Any deeper discussion of the merits, or otherwise, of PFI is rapidly abandoned, on the not-unreasonable grounds that it is a) complex and b) boring. This is a shame. Because the most frightening thing about it - more frightening than the headlines about
£300 lightbulbs, or flea-infested schools - is something that's barely mentioned. After 15 years and £57bn spent, nobody actually knows if it works. Not industry. Not the government.
And what's worse, no one seems that bothered about finding out.
Let's start with the basics. PFI is an arrangement whereby private companies build, finance and manage a government asset such as a school. The borrowing costs are higher than traditional public works, because the money isn't government-guaranteed.
But, the argument runs, because the construction companies are the ones taking the financial risk, they'll make damned sure the project is completed quickly and to budget. This, it was hoped, would put an end to embarrassing fiascos like the Scottish Parliament building, which trundled in three years late and at 10 times the predicted cost.

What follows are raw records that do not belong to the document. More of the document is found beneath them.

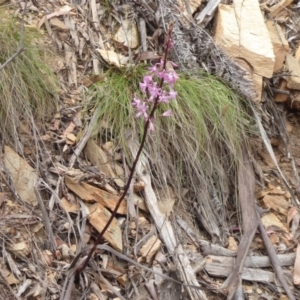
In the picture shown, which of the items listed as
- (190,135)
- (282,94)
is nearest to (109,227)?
(190,135)

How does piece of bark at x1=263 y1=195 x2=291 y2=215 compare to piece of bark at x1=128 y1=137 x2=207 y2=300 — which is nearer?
piece of bark at x1=128 y1=137 x2=207 y2=300

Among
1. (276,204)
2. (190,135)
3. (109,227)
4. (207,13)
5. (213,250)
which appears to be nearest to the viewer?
(109,227)

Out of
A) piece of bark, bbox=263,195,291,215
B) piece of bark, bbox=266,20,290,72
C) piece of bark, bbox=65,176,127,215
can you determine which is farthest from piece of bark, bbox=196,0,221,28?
piece of bark, bbox=65,176,127,215

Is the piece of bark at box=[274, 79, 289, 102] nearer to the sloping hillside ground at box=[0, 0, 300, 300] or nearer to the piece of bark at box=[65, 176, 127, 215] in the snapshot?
the sloping hillside ground at box=[0, 0, 300, 300]

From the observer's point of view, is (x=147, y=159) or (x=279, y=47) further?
(x=279, y=47)

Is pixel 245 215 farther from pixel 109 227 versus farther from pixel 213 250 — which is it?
pixel 109 227

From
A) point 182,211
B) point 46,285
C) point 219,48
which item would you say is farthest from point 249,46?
point 46,285

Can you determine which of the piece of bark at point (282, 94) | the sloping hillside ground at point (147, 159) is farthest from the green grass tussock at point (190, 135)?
the piece of bark at point (282, 94)

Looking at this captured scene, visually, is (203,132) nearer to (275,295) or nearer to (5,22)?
(275,295)
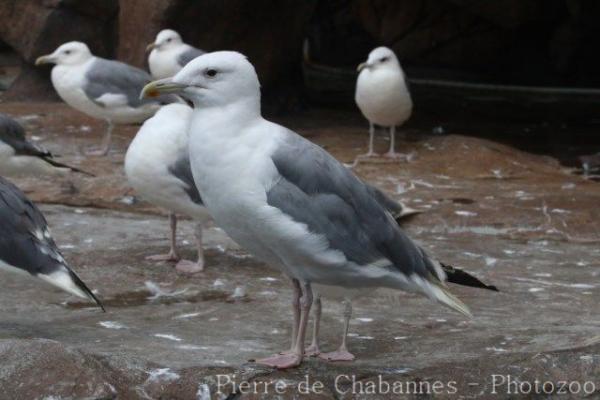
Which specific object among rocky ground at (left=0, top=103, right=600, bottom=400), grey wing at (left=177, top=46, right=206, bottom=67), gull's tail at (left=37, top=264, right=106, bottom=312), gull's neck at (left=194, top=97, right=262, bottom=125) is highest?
gull's neck at (left=194, top=97, right=262, bottom=125)

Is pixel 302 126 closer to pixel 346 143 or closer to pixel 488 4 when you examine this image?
pixel 346 143

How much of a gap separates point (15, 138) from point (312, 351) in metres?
3.49

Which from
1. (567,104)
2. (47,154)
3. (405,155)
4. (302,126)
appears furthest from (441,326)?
(567,104)

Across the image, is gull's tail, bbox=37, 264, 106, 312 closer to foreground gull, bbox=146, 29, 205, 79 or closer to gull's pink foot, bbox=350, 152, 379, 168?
gull's pink foot, bbox=350, 152, 379, 168

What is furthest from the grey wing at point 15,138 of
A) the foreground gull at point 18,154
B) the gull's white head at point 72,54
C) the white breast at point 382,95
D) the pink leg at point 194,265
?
the white breast at point 382,95

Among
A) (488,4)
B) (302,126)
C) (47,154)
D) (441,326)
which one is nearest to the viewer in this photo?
(441,326)

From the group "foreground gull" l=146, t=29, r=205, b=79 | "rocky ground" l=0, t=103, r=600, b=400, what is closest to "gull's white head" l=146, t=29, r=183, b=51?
"foreground gull" l=146, t=29, r=205, b=79

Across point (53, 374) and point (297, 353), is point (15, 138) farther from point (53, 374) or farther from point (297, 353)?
point (297, 353)

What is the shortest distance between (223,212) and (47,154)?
3755 millimetres

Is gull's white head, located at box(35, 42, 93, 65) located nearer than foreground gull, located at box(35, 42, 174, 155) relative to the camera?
No

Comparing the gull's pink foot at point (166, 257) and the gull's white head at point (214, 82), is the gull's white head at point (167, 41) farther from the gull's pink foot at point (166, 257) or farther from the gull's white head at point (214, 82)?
the gull's white head at point (214, 82)

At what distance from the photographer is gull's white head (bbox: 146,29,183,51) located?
34.9ft

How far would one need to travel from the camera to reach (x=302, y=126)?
11.6m

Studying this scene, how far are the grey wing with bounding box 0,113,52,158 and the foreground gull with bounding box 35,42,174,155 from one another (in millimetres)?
2181
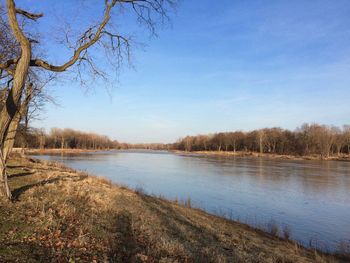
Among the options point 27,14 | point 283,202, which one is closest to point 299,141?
point 283,202

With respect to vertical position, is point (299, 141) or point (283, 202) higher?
point (299, 141)

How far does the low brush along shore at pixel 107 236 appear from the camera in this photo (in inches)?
216

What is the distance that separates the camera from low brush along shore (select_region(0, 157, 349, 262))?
5.48 m

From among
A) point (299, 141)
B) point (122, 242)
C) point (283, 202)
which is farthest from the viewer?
point (299, 141)

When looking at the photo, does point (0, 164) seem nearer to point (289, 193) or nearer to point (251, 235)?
point (251, 235)

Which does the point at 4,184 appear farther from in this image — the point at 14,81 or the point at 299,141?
the point at 299,141

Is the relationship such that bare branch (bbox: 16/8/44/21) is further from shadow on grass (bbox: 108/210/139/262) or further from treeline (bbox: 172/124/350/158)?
treeline (bbox: 172/124/350/158)

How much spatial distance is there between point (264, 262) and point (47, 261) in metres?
5.51

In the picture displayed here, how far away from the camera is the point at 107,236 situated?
6805 millimetres

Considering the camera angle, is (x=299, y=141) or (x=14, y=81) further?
(x=299, y=141)

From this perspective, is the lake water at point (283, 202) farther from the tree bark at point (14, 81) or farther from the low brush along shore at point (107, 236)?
the tree bark at point (14, 81)

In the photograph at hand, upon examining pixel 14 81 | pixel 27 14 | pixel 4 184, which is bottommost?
pixel 4 184

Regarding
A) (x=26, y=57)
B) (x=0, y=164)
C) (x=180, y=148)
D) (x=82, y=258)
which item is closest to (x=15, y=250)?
(x=82, y=258)

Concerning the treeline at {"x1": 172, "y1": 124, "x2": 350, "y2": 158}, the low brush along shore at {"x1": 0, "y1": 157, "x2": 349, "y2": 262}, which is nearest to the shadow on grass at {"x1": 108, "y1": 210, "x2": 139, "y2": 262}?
the low brush along shore at {"x1": 0, "y1": 157, "x2": 349, "y2": 262}
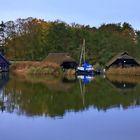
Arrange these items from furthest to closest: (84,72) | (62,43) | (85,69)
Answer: (62,43)
(84,72)
(85,69)

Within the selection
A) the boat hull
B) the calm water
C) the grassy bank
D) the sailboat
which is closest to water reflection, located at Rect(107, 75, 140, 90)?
the calm water

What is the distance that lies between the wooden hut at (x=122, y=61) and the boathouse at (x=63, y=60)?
524 centimetres

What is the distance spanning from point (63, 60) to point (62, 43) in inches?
250

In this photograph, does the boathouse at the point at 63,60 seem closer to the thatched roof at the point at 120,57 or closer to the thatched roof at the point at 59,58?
the thatched roof at the point at 59,58

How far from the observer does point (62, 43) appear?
6775cm

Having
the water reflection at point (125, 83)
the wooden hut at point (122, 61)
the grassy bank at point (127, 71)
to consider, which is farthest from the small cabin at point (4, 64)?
the water reflection at point (125, 83)

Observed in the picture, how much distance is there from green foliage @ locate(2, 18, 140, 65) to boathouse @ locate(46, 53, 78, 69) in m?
2.75

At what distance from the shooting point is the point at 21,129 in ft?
48.5

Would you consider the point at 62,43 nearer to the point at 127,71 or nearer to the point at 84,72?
the point at 84,72

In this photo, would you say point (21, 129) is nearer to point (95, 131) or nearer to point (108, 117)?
point (95, 131)

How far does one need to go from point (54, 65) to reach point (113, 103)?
120 feet

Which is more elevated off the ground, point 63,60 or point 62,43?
point 62,43

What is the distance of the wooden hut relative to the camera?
63428 mm

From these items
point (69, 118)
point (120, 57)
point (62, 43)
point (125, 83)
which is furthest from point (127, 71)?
point (69, 118)
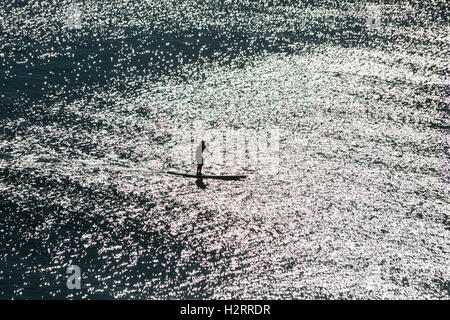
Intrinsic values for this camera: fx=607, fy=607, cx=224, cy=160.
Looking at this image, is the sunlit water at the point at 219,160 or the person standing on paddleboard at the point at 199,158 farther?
the person standing on paddleboard at the point at 199,158

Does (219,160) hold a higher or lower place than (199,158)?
lower

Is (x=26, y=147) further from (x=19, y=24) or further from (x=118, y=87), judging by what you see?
(x=19, y=24)

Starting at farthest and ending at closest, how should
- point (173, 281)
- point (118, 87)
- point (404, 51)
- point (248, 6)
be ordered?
point (248, 6) → point (404, 51) → point (118, 87) → point (173, 281)

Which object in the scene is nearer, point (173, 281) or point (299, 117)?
point (173, 281)

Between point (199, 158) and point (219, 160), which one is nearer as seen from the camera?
point (199, 158)

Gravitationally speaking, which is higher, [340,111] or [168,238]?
[340,111]

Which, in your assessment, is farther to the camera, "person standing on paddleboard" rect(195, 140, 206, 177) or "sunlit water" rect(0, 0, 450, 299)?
"person standing on paddleboard" rect(195, 140, 206, 177)
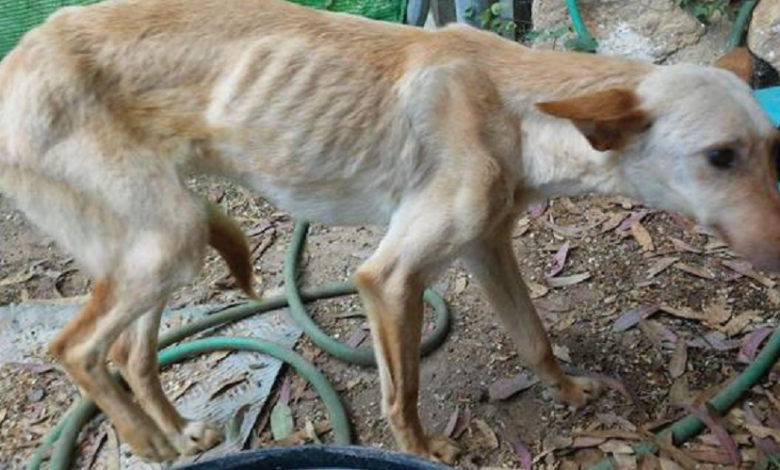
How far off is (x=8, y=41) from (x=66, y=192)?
2.58 metres

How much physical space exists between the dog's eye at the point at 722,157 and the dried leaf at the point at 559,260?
167 cm

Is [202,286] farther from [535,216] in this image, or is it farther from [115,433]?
[535,216]

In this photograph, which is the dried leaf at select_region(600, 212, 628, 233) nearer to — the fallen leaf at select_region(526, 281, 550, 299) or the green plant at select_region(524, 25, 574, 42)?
the fallen leaf at select_region(526, 281, 550, 299)

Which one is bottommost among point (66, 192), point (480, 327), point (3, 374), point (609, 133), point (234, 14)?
point (3, 374)

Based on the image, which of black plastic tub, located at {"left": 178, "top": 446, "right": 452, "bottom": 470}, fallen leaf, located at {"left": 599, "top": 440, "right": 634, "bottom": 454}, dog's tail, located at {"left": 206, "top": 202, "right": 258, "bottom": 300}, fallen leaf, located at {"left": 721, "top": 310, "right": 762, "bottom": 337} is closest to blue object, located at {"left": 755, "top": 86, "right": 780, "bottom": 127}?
fallen leaf, located at {"left": 721, "top": 310, "right": 762, "bottom": 337}

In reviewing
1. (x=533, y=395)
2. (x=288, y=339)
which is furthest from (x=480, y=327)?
(x=288, y=339)

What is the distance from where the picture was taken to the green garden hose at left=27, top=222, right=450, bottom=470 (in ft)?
12.2

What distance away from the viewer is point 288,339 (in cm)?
422

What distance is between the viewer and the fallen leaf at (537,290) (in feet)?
14.2

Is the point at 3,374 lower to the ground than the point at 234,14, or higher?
lower

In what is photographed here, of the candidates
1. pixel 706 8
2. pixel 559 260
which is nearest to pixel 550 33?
pixel 706 8

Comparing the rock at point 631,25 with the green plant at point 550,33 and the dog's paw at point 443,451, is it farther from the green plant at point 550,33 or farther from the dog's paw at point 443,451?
the dog's paw at point 443,451

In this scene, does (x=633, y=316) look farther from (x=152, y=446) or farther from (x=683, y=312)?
(x=152, y=446)

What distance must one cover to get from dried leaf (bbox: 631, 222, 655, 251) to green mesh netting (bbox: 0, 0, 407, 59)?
62.7 inches
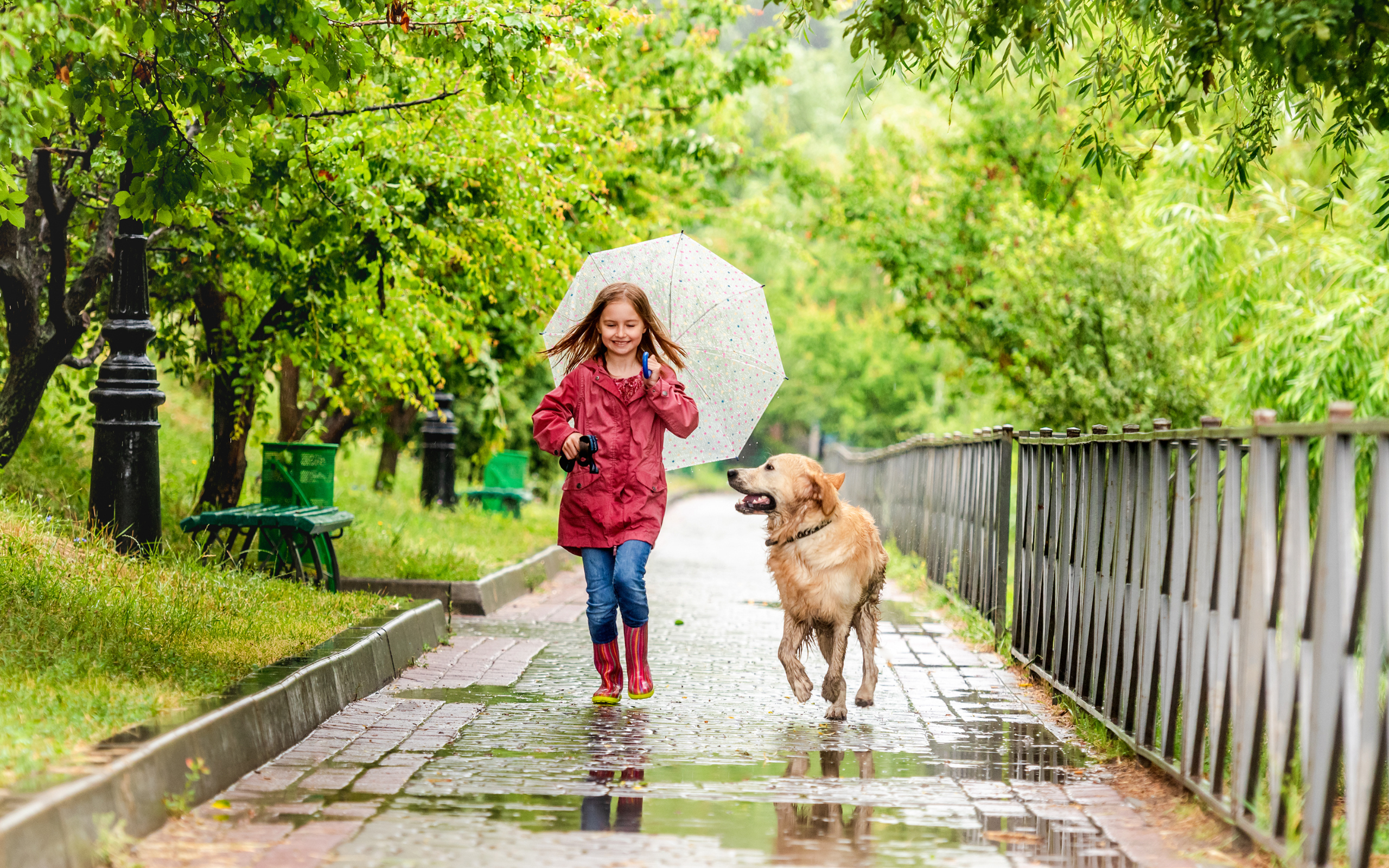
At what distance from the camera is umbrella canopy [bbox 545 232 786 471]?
8.08 metres

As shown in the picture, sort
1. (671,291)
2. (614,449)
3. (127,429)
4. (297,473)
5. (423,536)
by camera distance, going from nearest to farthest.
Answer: (614,449) → (671,291) → (127,429) → (297,473) → (423,536)

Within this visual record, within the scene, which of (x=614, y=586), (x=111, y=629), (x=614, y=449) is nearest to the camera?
(x=111, y=629)

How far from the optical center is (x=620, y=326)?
7445mm

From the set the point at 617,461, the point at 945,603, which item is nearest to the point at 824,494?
the point at 617,461

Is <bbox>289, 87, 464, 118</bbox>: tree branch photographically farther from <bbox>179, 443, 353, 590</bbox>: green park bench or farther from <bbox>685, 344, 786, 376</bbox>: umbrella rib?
<bbox>685, 344, 786, 376</bbox>: umbrella rib

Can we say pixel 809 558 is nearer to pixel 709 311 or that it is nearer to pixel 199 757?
pixel 709 311

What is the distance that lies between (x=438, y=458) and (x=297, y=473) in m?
7.28

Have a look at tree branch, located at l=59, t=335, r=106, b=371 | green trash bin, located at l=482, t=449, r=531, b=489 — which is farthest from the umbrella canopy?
green trash bin, located at l=482, t=449, r=531, b=489

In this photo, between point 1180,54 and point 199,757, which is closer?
point 199,757

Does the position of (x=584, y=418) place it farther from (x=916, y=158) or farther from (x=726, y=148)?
(x=916, y=158)

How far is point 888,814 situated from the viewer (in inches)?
207

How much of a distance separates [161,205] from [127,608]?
206 centimetres

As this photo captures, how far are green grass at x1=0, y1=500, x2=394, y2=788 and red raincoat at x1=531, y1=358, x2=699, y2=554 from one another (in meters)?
1.51

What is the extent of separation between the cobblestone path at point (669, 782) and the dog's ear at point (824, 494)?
3.30 feet
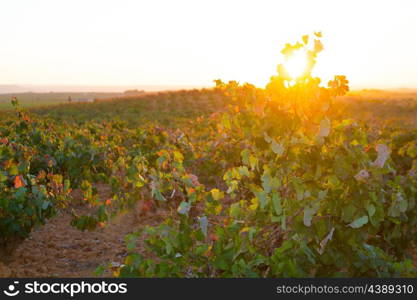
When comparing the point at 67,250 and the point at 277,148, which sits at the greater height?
the point at 277,148

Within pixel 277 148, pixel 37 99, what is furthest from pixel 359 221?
pixel 37 99

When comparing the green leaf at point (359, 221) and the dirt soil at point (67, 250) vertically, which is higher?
the green leaf at point (359, 221)

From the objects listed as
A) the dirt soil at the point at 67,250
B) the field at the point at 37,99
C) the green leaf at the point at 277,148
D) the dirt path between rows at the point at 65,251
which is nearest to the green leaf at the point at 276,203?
the green leaf at the point at 277,148

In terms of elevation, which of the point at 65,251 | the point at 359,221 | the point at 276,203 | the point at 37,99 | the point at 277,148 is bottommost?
the point at 37,99

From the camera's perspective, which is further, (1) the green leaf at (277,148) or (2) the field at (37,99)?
(2) the field at (37,99)

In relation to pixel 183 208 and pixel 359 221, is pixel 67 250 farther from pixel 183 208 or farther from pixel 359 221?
pixel 359 221

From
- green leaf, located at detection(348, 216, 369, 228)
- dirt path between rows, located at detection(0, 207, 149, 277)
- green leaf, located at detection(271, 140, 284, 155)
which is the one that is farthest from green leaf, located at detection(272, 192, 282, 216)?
dirt path between rows, located at detection(0, 207, 149, 277)

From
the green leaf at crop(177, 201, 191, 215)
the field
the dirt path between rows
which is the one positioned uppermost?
the green leaf at crop(177, 201, 191, 215)

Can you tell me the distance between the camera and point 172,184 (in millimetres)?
4000

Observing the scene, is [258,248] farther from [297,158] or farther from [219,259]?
→ [297,158]

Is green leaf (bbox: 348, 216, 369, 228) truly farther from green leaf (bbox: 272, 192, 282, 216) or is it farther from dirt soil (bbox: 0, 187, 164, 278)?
dirt soil (bbox: 0, 187, 164, 278)

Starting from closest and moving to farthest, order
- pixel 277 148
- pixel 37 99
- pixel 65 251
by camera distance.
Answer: pixel 277 148
pixel 65 251
pixel 37 99

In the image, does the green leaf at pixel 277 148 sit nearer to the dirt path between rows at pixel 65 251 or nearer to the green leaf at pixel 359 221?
the green leaf at pixel 359 221

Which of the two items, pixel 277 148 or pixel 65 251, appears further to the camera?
pixel 65 251
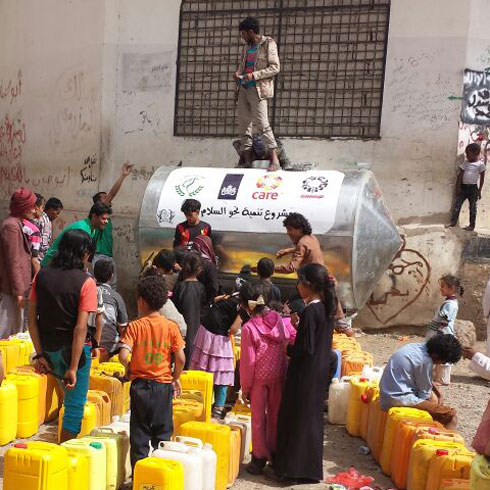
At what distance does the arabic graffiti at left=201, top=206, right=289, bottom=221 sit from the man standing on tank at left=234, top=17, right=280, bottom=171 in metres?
0.82

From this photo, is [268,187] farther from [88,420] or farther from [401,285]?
[88,420]

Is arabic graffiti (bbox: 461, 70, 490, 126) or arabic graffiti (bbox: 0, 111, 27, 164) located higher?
arabic graffiti (bbox: 461, 70, 490, 126)

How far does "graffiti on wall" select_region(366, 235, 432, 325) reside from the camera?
10039 mm

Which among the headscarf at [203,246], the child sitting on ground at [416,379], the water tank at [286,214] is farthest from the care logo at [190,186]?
the child sitting on ground at [416,379]

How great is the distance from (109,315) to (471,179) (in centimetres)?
580

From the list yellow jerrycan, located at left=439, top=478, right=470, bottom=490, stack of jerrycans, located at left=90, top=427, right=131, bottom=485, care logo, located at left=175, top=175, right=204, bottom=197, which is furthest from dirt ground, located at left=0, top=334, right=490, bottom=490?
care logo, located at left=175, top=175, right=204, bottom=197

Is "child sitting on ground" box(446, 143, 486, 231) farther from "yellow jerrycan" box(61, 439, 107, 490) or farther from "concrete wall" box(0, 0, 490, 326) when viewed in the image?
"yellow jerrycan" box(61, 439, 107, 490)

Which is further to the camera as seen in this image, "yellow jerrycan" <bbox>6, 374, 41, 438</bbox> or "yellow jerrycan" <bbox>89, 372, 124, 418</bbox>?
"yellow jerrycan" <bbox>89, 372, 124, 418</bbox>

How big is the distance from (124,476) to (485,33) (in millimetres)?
8133

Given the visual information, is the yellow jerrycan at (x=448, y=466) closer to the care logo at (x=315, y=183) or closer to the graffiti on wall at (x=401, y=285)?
the care logo at (x=315, y=183)

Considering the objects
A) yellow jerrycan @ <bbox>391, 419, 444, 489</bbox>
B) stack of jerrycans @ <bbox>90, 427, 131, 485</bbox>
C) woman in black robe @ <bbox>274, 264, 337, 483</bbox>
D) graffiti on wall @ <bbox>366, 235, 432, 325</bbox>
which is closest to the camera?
stack of jerrycans @ <bbox>90, 427, 131, 485</bbox>

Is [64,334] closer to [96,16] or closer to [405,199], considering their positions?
[405,199]

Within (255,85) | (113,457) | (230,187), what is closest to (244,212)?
(230,187)

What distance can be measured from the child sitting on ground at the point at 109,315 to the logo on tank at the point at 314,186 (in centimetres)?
324
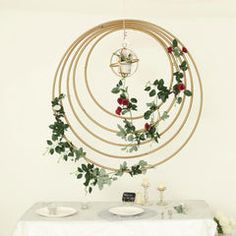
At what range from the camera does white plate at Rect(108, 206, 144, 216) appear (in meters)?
2.29

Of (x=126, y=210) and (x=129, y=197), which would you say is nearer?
(x=126, y=210)

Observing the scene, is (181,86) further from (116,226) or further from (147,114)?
(116,226)

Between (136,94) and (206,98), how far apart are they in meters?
0.45

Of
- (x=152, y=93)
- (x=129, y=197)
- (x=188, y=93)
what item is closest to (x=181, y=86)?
(x=188, y=93)

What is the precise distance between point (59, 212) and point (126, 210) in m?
0.36

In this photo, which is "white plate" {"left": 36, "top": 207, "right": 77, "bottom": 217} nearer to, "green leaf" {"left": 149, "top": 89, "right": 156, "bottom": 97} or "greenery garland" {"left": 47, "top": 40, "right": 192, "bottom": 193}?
"greenery garland" {"left": 47, "top": 40, "right": 192, "bottom": 193}

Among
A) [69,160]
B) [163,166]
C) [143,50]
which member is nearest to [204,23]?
[143,50]

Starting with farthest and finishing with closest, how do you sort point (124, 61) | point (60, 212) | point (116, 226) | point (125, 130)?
1. point (125, 130)
2. point (124, 61)
3. point (60, 212)
4. point (116, 226)

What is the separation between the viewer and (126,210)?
2.38m

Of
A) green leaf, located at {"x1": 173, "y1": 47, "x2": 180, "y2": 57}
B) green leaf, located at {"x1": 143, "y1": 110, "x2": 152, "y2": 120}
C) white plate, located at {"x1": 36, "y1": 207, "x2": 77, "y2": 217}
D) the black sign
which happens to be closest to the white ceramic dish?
white plate, located at {"x1": 36, "y1": 207, "x2": 77, "y2": 217}

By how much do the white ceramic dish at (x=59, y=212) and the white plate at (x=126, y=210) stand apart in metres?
0.21

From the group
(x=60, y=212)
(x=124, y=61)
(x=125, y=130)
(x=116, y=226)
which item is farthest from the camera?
(x=125, y=130)

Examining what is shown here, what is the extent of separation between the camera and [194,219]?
7.32ft

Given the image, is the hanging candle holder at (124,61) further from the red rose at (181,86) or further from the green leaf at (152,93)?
the red rose at (181,86)
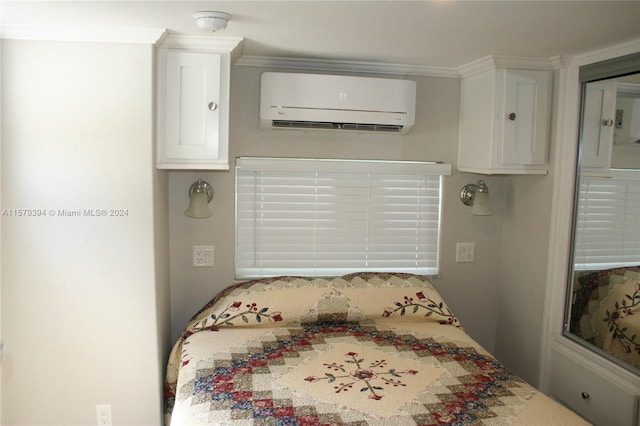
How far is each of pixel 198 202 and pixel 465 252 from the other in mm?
1571

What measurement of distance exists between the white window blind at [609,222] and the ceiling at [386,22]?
60cm

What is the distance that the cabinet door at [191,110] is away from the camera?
2447mm

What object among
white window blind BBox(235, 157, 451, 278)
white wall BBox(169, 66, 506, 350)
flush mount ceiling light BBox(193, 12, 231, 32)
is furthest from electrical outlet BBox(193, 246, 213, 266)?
flush mount ceiling light BBox(193, 12, 231, 32)

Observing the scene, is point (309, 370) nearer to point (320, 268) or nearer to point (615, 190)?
point (320, 268)

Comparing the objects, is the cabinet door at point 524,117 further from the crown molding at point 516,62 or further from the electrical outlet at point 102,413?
the electrical outlet at point 102,413

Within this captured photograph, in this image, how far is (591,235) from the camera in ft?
8.32

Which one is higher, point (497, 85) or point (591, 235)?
point (497, 85)

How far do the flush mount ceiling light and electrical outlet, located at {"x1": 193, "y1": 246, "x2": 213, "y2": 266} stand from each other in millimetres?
1265

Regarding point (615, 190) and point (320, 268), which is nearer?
point (615, 190)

Officials will tell you, correctly, that PFI has been very successful at making sure new buildings don't cost more than was budgeted. What they can't tell you, because they don't know, is whether those budgets would have been smaller if they'd just used public money in the first place.
Part of the problem is that no one's come up with a working mechanism to test which route would be best for any project. There was one, once - the zippily named 'public sector comparator'. But officials rapidly worked out that there wasn't any public funding, and if they didn't fiddle the figures in favour of PFI, they didn't get their project. This rendered the entire exercise rather pointless, so it was abandoned. Since 2004, the only thing that decides whether to use PFI or not is Treasury fiat.
More worrying is that the government auditors have never tested whether PFI offers better value than public money. Since 2003 the Treasury has said it has research which makes the case, but it's never been made public. Only one report has ever even attempted a direct comparison - a 1999 report by consultancy Mott McDonald, that considered so few projects as to be almost meaningless.
The result, in the word of one
insider-turned-academic, is "a multi-billion pound policy built on three reports with about 20 bits of information in them".
Given the widespread view that PFI exists purely to funnel tax money to fat-cat executives, you have to wonder why the government hasn't done more to make its case. After all, one decent, independent report could dispel the doubts about the scheme forever. So where is it?
It's hard to escape the feeling that the Treasury is petrified to do the research in case it finds out it's wrong and has spent the last 15 years enthusiastically wasting public cash. And it gets away with it. All it has to do is endure a few bad headlines and angry quotes from the Public Accounts Committee once every few months, and it all goes away again.
The result of all this is we might be spending the next 30 years paying through the nose for buildings we should have got at half the price. Or we might have been saved from massive public sector inefficiency. I honestly don't know. Neither does anyone else.